=== What to produce ===
Reproduce the line containing "At what distance from the glass" exactly, along with each line after it through the end of the data; pictures are left out.

=== Dataset content ===

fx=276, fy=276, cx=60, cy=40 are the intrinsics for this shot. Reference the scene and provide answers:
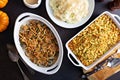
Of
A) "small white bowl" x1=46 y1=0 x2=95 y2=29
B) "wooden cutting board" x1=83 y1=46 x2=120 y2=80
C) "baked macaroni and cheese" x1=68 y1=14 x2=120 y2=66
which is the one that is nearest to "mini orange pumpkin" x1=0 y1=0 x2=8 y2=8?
"small white bowl" x1=46 y1=0 x2=95 y2=29

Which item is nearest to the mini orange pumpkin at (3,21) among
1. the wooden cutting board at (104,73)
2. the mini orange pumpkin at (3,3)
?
the mini orange pumpkin at (3,3)

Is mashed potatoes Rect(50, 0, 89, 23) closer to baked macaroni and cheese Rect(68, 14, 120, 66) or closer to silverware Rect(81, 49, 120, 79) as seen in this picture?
baked macaroni and cheese Rect(68, 14, 120, 66)

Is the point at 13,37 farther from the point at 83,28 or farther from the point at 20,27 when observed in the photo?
the point at 83,28

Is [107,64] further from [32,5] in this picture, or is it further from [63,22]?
[32,5]

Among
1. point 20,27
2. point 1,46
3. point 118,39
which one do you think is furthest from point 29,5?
point 118,39

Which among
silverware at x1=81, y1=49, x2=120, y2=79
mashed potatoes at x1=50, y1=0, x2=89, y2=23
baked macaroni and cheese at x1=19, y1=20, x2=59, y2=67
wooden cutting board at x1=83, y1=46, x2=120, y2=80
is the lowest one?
wooden cutting board at x1=83, y1=46, x2=120, y2=80

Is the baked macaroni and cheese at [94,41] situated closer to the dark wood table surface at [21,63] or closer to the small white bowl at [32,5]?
the dark wood table surface at [21,63]

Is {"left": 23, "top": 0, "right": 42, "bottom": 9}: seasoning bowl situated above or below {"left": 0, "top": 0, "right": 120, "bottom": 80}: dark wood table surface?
above
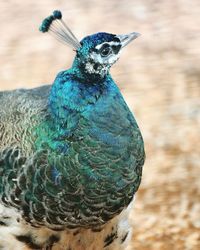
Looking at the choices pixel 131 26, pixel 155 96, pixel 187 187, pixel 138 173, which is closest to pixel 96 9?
pixel 131 26

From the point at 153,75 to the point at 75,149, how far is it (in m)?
2.52

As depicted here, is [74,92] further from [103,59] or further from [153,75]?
[153,75]

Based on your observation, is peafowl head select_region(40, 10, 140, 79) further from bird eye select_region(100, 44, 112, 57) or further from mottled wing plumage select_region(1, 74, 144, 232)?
mottled wing plumage select_region(1, 74, 144, 232)

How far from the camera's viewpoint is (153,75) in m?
5.12

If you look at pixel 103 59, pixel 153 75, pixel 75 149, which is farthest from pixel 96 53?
pixel 153 75

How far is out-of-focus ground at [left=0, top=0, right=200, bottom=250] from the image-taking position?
13.1ft

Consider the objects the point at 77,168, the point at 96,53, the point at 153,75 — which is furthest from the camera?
the point at 153,75

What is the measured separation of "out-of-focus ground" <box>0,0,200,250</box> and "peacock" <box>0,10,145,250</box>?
1138mm

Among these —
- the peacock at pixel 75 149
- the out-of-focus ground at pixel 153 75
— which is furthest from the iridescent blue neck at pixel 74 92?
the out-of-focus ground at pixel 153 75

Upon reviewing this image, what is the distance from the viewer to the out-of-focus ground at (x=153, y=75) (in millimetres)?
3984

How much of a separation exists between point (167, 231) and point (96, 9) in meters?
2.45

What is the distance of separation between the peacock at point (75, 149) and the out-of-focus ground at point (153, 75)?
1.14 m

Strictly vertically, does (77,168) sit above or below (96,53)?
below

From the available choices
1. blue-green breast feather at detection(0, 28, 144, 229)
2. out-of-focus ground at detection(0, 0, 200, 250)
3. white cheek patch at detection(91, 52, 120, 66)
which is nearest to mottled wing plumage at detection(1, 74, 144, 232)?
blue-green breast feather at detection(0, 28, 144, 229)
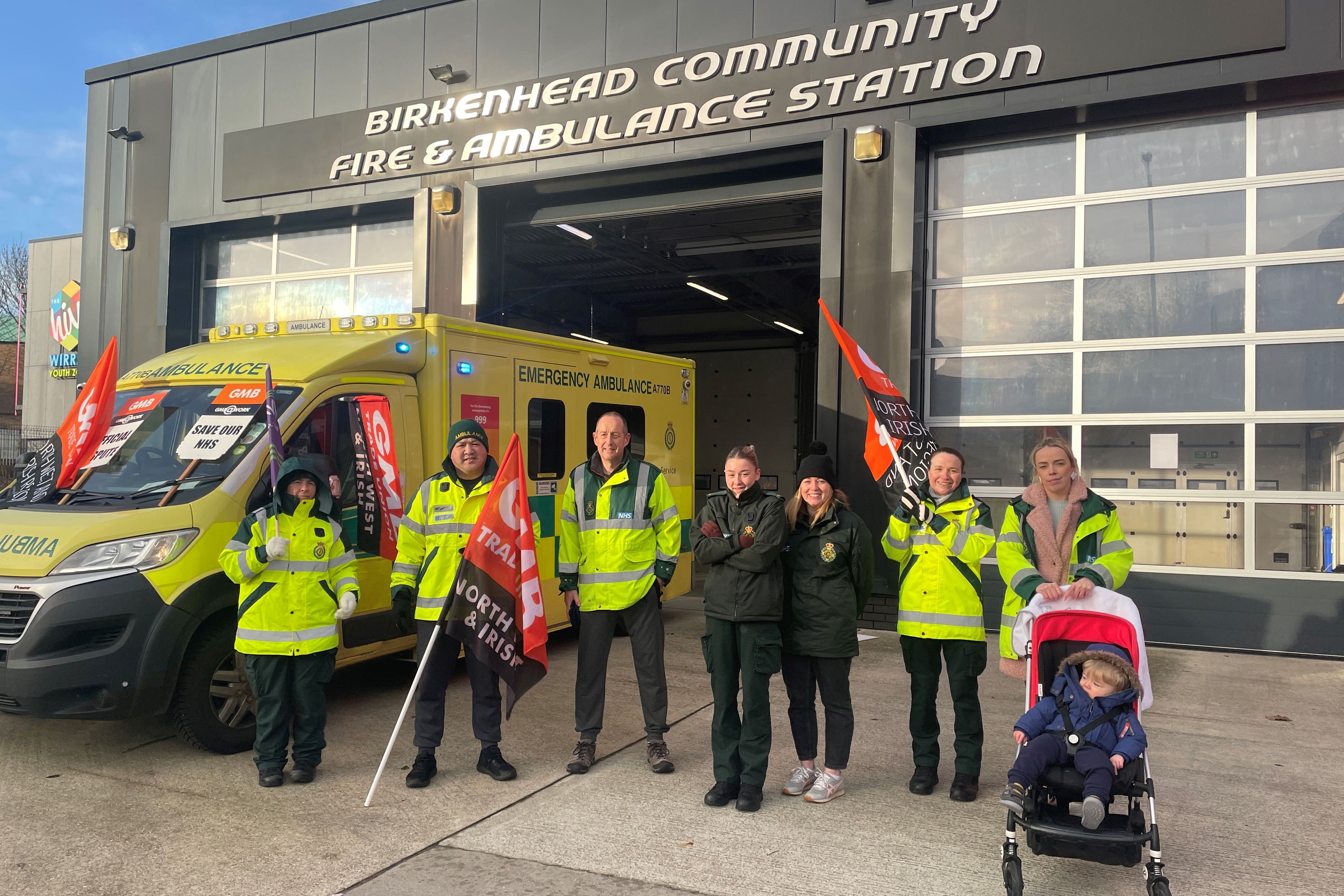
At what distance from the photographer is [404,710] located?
4.50 metres

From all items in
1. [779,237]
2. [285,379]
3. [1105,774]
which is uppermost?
[779,237]

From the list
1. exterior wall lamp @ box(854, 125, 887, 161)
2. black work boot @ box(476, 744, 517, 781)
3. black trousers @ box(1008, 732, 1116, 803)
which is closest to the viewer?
black trousers @ box(1008, 732, 1116, 803)

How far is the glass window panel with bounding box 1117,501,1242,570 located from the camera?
8.70 meters

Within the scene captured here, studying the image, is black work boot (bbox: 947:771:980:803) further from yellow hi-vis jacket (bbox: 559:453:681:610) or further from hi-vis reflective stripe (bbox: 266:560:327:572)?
hi-vis reflective stripe (bbox: 266:560:327:572)

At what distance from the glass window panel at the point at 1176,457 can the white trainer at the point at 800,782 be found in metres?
5.65

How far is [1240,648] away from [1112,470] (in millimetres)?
1852

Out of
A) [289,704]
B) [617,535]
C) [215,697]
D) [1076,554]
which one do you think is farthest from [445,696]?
[1076,554]

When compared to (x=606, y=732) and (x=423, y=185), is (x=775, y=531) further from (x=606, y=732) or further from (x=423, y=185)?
(x=423, y=185)

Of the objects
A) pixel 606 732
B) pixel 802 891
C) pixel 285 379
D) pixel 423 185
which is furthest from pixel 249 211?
pixel 802 891

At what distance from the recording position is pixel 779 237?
44.3 ft

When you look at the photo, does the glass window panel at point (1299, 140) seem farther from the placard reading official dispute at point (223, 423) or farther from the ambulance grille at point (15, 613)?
the ambulance grille at point (15, 613)

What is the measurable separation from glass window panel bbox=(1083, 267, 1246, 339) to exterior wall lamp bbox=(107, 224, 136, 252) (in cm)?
1247

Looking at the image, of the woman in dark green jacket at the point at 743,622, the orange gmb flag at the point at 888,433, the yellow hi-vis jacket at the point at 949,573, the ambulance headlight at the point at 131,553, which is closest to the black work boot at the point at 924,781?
the yellow hi-vis jacket at the point at 949,573

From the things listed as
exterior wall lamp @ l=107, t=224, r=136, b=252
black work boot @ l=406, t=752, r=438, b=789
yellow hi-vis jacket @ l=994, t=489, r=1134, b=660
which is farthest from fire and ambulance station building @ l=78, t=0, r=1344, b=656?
yellow hi-vis jacket @ l=994, t=489, r=1134, b=660
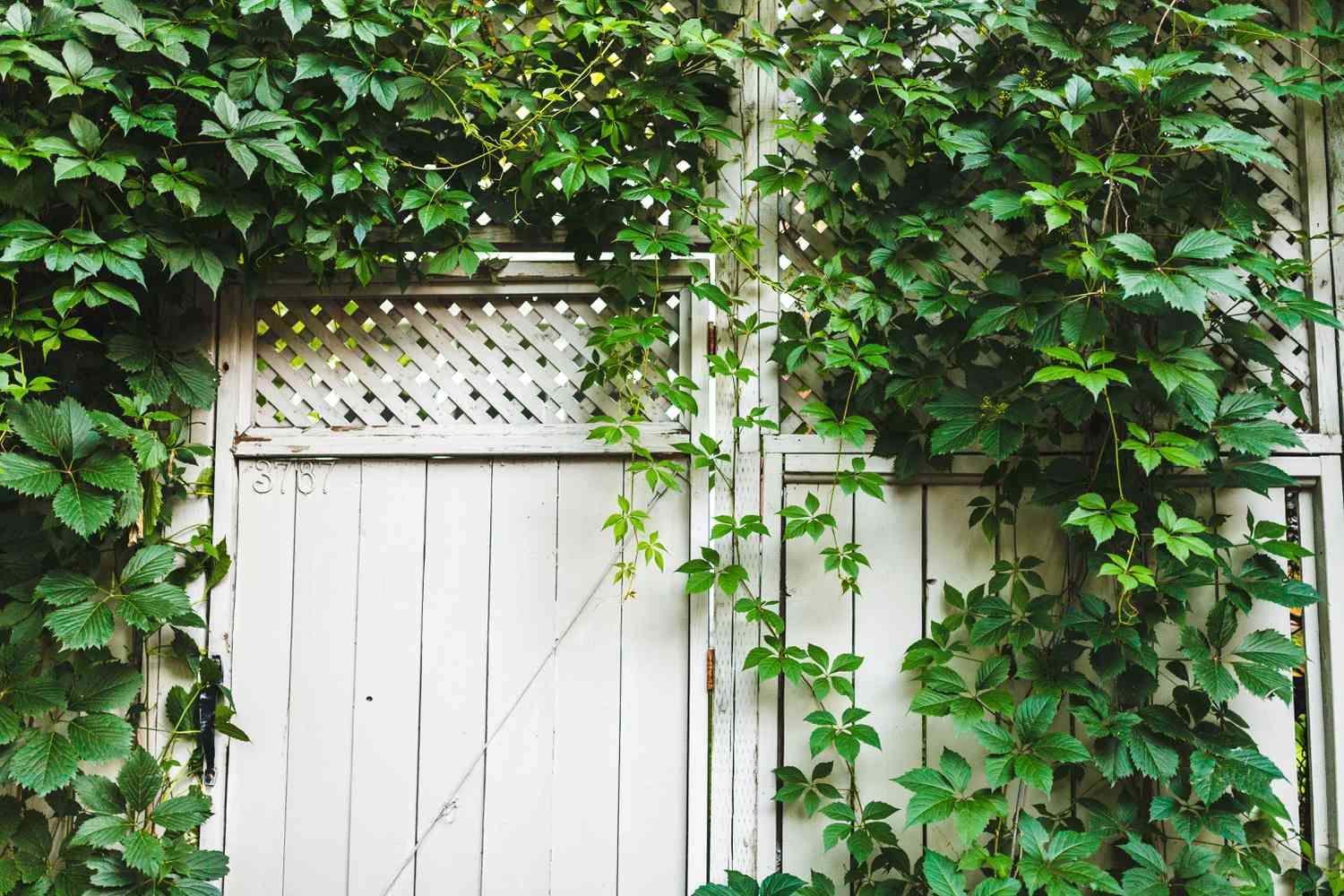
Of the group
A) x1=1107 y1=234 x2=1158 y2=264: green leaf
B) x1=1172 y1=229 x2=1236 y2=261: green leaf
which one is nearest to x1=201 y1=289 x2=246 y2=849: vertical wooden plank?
x1=1107 y1=234 x2=1158 y2=264: green leaf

=== Response to this exercise ===
At what distance from the glass window panel at the point at 1176,457 can the white trainer at the point at 800,782 be found in metres?
5.65

How far is [1240,648] away from [1112,470] (in millimetres)?
1852

Out of
A) [289,704]
B) [617,535]
C) [215,697]
D) [1076,554]
which one do you think is farthest from [445,696]?
[1076,554]

When compared to (x=606, y=732) and (x=423, y=185), is (x=775, y=531) further from (x=606, y=732) or further from (x=423, y=185)?
(x=423, y=185)

Of the objects
A) pixel 606 732
B) pixel 802 891
C) pixel 285 379
D) pixel 423 185
which is furthest from pixel 249 211?
pixel 802 891

At what distance from the recording position is pixel 779 237?
44.3 ft

When you look at the photo, does the glass window panel at point (1299, 140) seem farther from the placard reading official dispute at point (223, 423) or farther from the ambulance grille at point (15, 613)?
the ambulance grille at point (15, 613)

What is the measurable separation from glass window panel bbox=(1083, 267, 1246, 339) to exterior wall lamp bbox=(107, 224, 136, 252) (in cm)?
1247

Looking at the image, of the woman in dark green jacket at the point at 743,622, the orange gmb flag at the point at 888,433, the yellow hi-vis jacket at the point at 949,573, the ambulance headlight at the point at 131,553, which is closest to the black work boot at the point at 924,781?
the yellow hi-vis jacket at the point at 949,573

From the things listed as
exterior wall lamp @ l=107, t=224, r=136, b=252
black work boot @ l=406, t=752, r=438, b=789
yellow hi-vis jacket @ l=994, t=489, r=1134, b=660
which is farthest from fire and ambulance station building @ l=78, t=0, r=1344, b=656?
yellow hi-vis jacket @ l=994, t=489, r=1134, b=660
Of the group
A) x1=1107 y1=234 x2=1158 y2=264: green leaf
B) x1=1172 y1=229 x2=1236 y2=261: green leaf
which one is nearest to x1=201 y1=289 x2=246 y2=849: vertical wooden plank?
x1=1107 y1=234 x2=1158 y2=264: green leaf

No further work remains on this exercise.